LOUISVILLE, KY (WAVE) - The shootings started on Tuesday on Camp Street. The second on Jacob, then on Hancock and Friday on M Street. Five people are now dead, killed in four days.

"It's ridiculous," said LaNesha Harris, the mother of the 14-year-old killed Wednesday night.

So what is Louisville going to do? Friday, LMPD Chief Steve Conrad stepped up, promising to beef up patrols in problem areas while blaming drugs and  gangs.

"We will continue to be hesitant to label any situation as gang-related because at times I believe it oversimplifies the terrible situation," he said.

Just one hour after the press conference another group was trying to make their voices heard.

"We have to stop. We have to stop," Troy Hunt Sr., the father of the murdered teen, Troyvonte Hunt, told us during a peace walk.

"I just lost my baby. Like, he was my last son," the boy's mother said.

Most of those at the peace walk were teens.

"I don't know if it's ever going to end or not. I don't know. I don't know if it's going to end," 16-year-old Kansas Douglas, Hunt's friend said.

She says she knows exactly what goes on around her and tried to help her friend not get wrapped up in it.
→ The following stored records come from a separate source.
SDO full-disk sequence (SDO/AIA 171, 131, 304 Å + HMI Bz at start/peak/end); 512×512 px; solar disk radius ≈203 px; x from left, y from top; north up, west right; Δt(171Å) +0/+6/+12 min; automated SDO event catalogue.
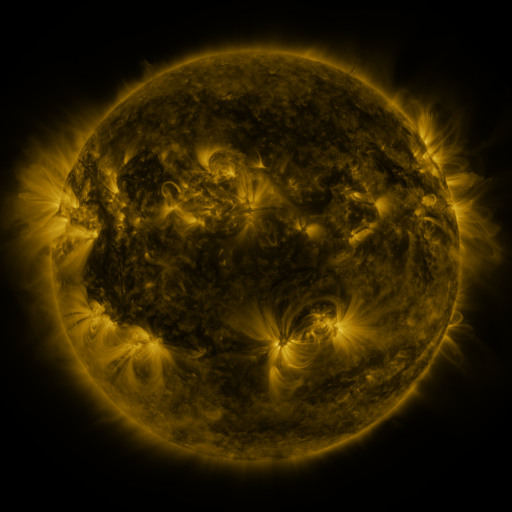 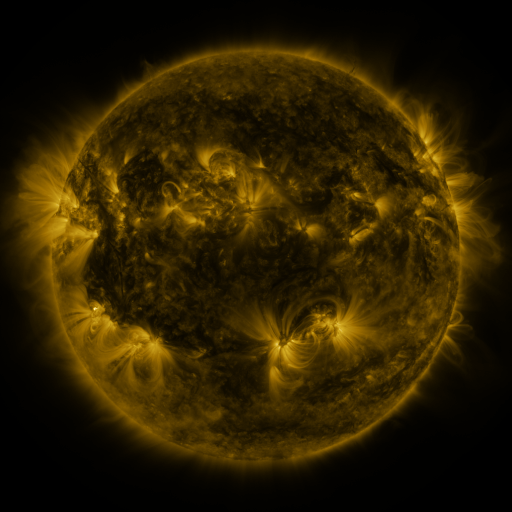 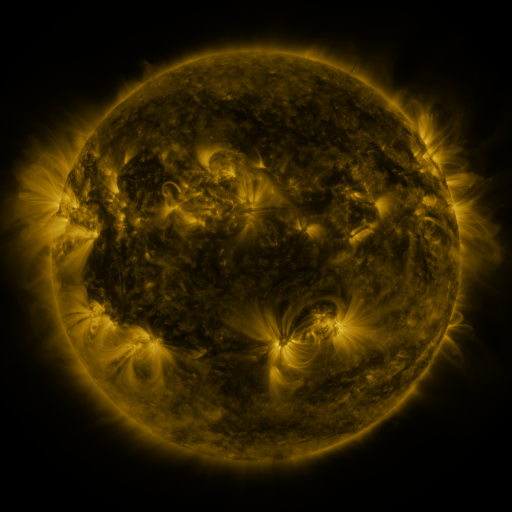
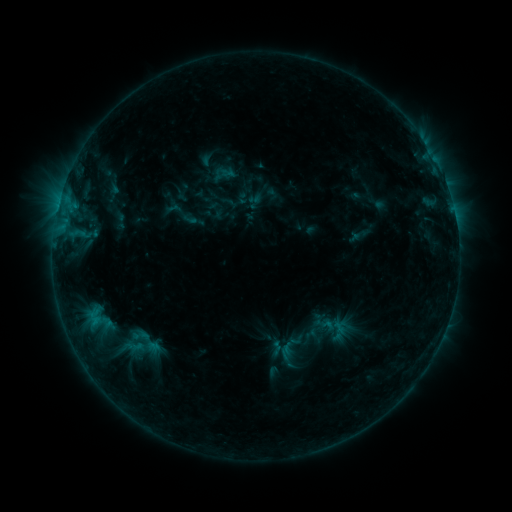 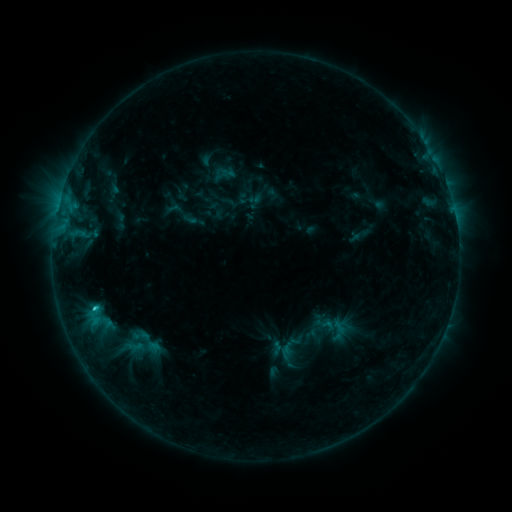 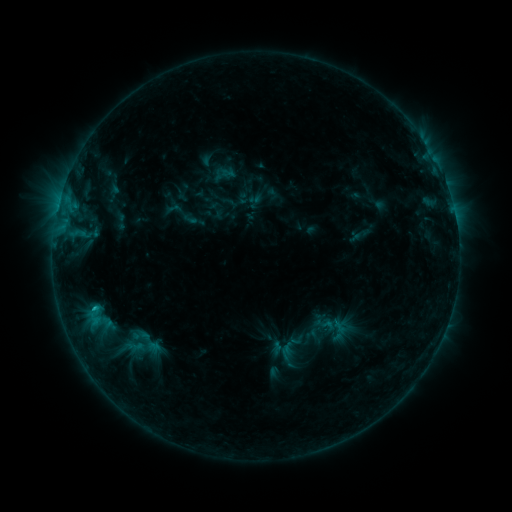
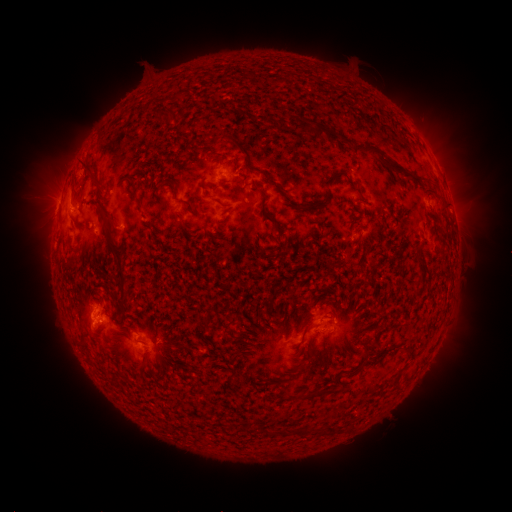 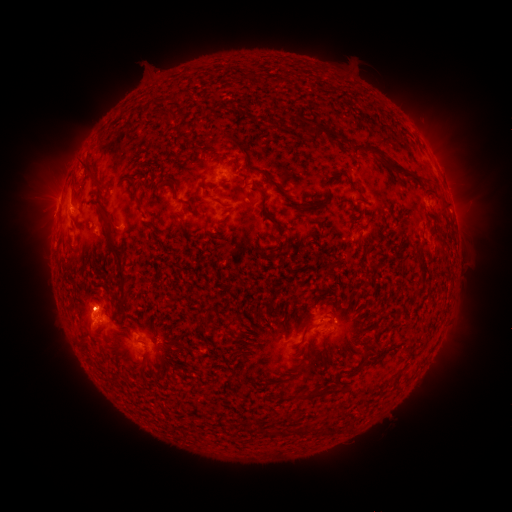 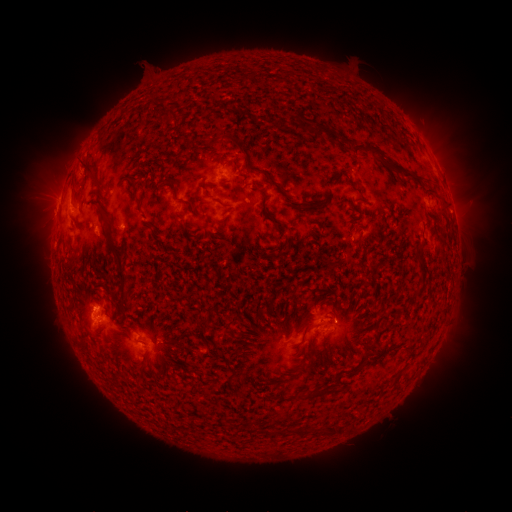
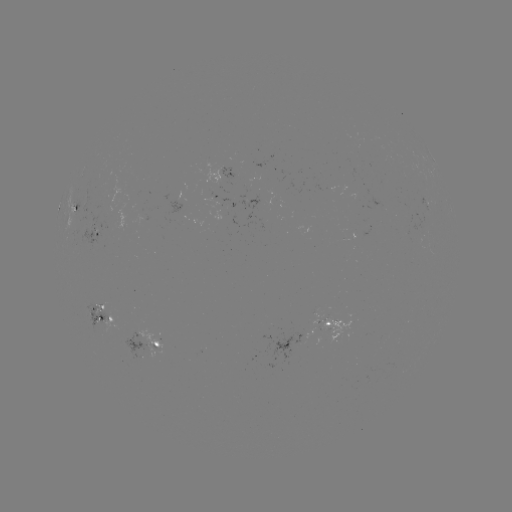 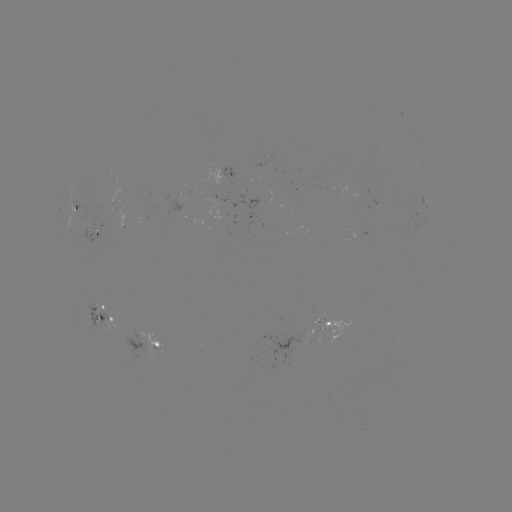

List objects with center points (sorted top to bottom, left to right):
C1.4 flare: (95, 306)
"I look at it like, if you do your work, go to school, and do what your supposed to do nothing would be bad in life, nothing would be bad," she said. "And I don't think they understood that."

Douglas now joins many others hoping something will give.

"We all want to make Louisville a safer place," Conrad said. "It's going to take all of us working together to make that happen."

The chief gave specific examples of how everyone can make a difference during the press conference.

First, he said people who witness something or have information about a crime need to speak up and help detectives. He said he understands the fear of retaliation, but said people can call the anonymous tip line at 574-LMPD.

He added that parents can start taking a closer look at what their kids are up to and who they're hanging out with. He said parents should check out their social media accounts and look for pictures depicting any gang signs, guns, or money.

He pointed to resources on LMPD's website to help parents.

Finally, the Chief says all others should consider becoming a youth mentor, because sometimes, he believes, all it takes is someone to provide a helping hand.